Following the adequacy decision, as outlined in our previous article, personal data may be transferred from the EU/EEA to companies in the US that are listed on the “Data Privacy Framework List“. The EDPB confirms in their information note that in these cases, there is no need to establish other transfer tools. Hence, if the data transfer is based on the EU-US Data Privacy Framework, it is no longer necessary to, for example, enter into EU Standard Contractual Clauses nor to establish effective supplementary measures.
Companies that were certified under the former US Privacy Shield, will as a main rule be certified and added to the list. To maintain certification under the new EU-US Data Privacy Framework however, the relevant companies must as soon as possible, and no later than three months from the adequacy decision (i.e. 10 October), update their privacy policies to include a commitment in accordance with the principles in the new EU-US Data Privacy Framework. All companies covered by the new framework must conduct an annual re-certification. Read more about the certification requirements here.
Transfers of personal data from EEA to recipients in the US that are not listed on the Data Privacy Framework List, cannot be done on the basis on the new framework. Further, the adequacy decision does not apply if the recipient in the US is a data processor using sub-processors that are not listed on the Data Privacy Framework List. For such data transfers, another transfer mechanism must be in place, for example either by entering into EU Standard Contractual Clauses or relying on Binding Corporate Rules (BCR) in accordance with Article 46 GDPR. In these cases, it must also be assessed whether there is a need for supplementary measures to establish an adequate level of protection og the transferred data.

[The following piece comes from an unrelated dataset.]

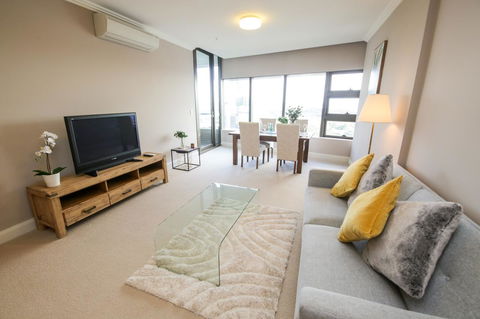 Olympic Park Sunshine 2 Bedrooms Apts With Private Parking - Dalby Accommodation 13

As part of establishing the new EU-US Data Privacy Framework, safeguards have been put in place by the US Government in the area of national security related to accessing and using personal data transferred from EU/EEA. Worth noting is that these guarantees are relevant for all data transfers to the US and apply regardless of the choice of transfer mechanism. Accordingly, where the new framework does not apply and I context of assessing whether the chosen transfer mechanism (e.g. EU Standard Contractual Clauses or BCR) ensures an adequate protection, the businesses can rely on the European Commission’s analysis of US legislation and practice. In practice, this mean that it will be less demanding to document legitimate data transfers to the US, also where the data is transferred to companies not certified under the new EU-US Data Privacy Framework.
Based on the above, we recommend that all Norwegian businesses take the following actions, in relation to the new framework:
- Identify/update the overview of data importers in the US, i.e. parties who receive/have access to personal data
- Map all data importers (both data processors and sub-processors) that are listed in the Data Privacy Framework List
- Monitor that those data importers maintain its certification under the new EU-US Data Privacy Framework (alternatively, request a confirmation)
- Ensure to establish another transfer mechanism for data transfers to all data importers, including sub-processors, that are not listed on the Data Privacy Framework List, including assessing whether there is a need to establish supplementary measures considering also the European Commission’s analysis of US legislation and practice
- Update former assessments related to legitimate data transfers, based on the new framework.